Sidewalk: Great for Safety and Health


A durable sidewalk system will do wonders for a community.
It has positive effects on people, traffic and the environment.
Sidewalks assist thousands of students who rely on safe access to and from their classes. It can do as little as making your walks around campus easier and pleasing.
 It is very evident that FAMU is already  revamping many of its older buildings such as Sampson and Young Halls.
This is not to dismiss the renovations that are under way, but better pathways enhance the biking, driving, and bicycling experience for the public on campus.
 In general, the improvement of pathways will boost personal enjoyment, fitness, safety, economy and the environment within our community.         
According to over 40 percent of Americans are overweight.
In terms of personal enjoyment and fitness, sidewalks will encourage more exercise and physical activity, which offers everyone a chance to step outside and get  active among each other while enjoying fresh air.
It gives students and the community a place to relax and engage in activities such as bike riding, jogging, and skateboarding for some.
This will improve the campus health and vibe with deep community relations.
Campus safety is another area that would improve.
Pedestrians will be safe from motorists and the sidewalks  will separate them from the very busy Wahnish Way and Gamble Street, where drivers could conflict with pedestrians and cause accidents, especially around morning and evening rush hours.
Certain portions of Gamble Street, from the Gore Educational Complex to Martin Luther King Jr. Boulevard, could use another set of sidewalks to prevent students from having to walk in the streets when going to class. Ramps, gutters, and curbs seem minor, but are huge for persons of disabilities who need to merge onto streets and sidewalks in a more simple and safely manner.
Widening narrow sidewalks also makes a difference.

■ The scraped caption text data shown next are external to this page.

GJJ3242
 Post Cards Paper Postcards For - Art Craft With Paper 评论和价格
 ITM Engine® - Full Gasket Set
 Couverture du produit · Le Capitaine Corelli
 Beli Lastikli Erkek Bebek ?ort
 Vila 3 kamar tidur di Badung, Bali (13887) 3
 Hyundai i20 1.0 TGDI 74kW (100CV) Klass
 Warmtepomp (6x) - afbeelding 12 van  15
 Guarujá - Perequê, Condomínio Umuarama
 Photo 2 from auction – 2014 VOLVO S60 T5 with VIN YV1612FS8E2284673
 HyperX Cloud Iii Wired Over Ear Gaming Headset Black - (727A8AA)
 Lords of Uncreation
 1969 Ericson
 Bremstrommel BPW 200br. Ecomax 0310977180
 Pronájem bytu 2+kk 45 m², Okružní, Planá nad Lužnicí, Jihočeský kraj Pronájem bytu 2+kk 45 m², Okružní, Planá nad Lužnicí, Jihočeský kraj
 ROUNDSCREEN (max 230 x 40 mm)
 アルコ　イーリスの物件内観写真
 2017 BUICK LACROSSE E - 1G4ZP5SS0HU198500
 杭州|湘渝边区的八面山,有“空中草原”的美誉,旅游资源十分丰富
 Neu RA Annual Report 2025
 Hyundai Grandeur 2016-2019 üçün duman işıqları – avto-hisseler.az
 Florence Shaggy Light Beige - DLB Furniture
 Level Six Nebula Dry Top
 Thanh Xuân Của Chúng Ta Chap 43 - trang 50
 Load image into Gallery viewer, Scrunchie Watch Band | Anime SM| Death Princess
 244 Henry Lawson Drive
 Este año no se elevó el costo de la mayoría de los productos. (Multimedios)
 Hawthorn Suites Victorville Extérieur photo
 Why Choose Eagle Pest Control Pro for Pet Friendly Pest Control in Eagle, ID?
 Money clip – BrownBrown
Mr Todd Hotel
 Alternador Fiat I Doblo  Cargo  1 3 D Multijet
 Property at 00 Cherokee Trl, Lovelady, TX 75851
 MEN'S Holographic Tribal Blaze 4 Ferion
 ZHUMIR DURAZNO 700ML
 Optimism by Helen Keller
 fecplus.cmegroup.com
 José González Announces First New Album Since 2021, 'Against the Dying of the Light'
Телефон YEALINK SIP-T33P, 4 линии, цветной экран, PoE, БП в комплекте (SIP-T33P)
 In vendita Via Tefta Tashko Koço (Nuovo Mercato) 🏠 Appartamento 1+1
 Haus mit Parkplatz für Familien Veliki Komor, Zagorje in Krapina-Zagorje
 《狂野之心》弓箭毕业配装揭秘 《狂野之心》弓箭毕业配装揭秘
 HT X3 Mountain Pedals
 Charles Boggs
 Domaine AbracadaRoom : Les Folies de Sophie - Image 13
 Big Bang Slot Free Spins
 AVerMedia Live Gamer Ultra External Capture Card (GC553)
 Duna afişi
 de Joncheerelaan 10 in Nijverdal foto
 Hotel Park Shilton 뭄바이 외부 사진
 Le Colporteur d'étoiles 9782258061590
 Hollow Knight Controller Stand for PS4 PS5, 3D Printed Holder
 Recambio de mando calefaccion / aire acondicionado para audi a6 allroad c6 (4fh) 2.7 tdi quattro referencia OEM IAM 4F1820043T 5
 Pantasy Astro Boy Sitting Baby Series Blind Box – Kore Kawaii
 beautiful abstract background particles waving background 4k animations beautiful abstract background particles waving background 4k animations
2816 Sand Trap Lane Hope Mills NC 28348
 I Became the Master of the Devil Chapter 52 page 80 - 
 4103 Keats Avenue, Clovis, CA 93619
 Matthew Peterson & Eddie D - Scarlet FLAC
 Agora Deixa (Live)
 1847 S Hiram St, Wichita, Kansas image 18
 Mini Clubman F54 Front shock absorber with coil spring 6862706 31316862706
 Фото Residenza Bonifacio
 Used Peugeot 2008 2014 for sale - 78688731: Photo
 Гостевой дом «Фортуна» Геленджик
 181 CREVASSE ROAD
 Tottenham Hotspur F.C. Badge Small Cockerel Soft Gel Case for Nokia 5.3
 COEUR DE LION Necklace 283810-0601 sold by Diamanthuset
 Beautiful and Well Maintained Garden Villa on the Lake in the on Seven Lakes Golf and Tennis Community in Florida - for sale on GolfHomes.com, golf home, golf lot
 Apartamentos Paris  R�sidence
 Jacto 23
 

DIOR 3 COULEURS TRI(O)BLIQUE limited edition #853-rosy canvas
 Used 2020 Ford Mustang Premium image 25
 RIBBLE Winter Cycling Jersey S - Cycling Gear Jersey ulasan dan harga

In a functional transit system at least 2.59 meters, or 8.5 feet, of public right-of-way should be dedicated to the sidewalk corridor.
These improvements certainly give the handicapped and visually impaired more space to move around.These pathways also provide security to the residents and offices.
 Criminals would be deterred from the area because of the ongoing activity among people that may prevent burglaries and robberies in an active community.
Better pathways aid in the safety of the students walking at night on and off campus. Here students rely on pathways in well-lit areas to get to their destinations without  the risk of hiking through dark woods or any secluded spots. 
It makes it comfortable for any one and relieves the fear of being assaulted or robbed.
According to the National Personal Transportation Survey, 40 percent of car trips in the U.S. are less than two miles. Therefore more sidewalks would increase walking  and decrease the use of cars for short trips, saving gas and lowering emissions. The less C02 emitted into the atmosphere means a less polluted campus environment.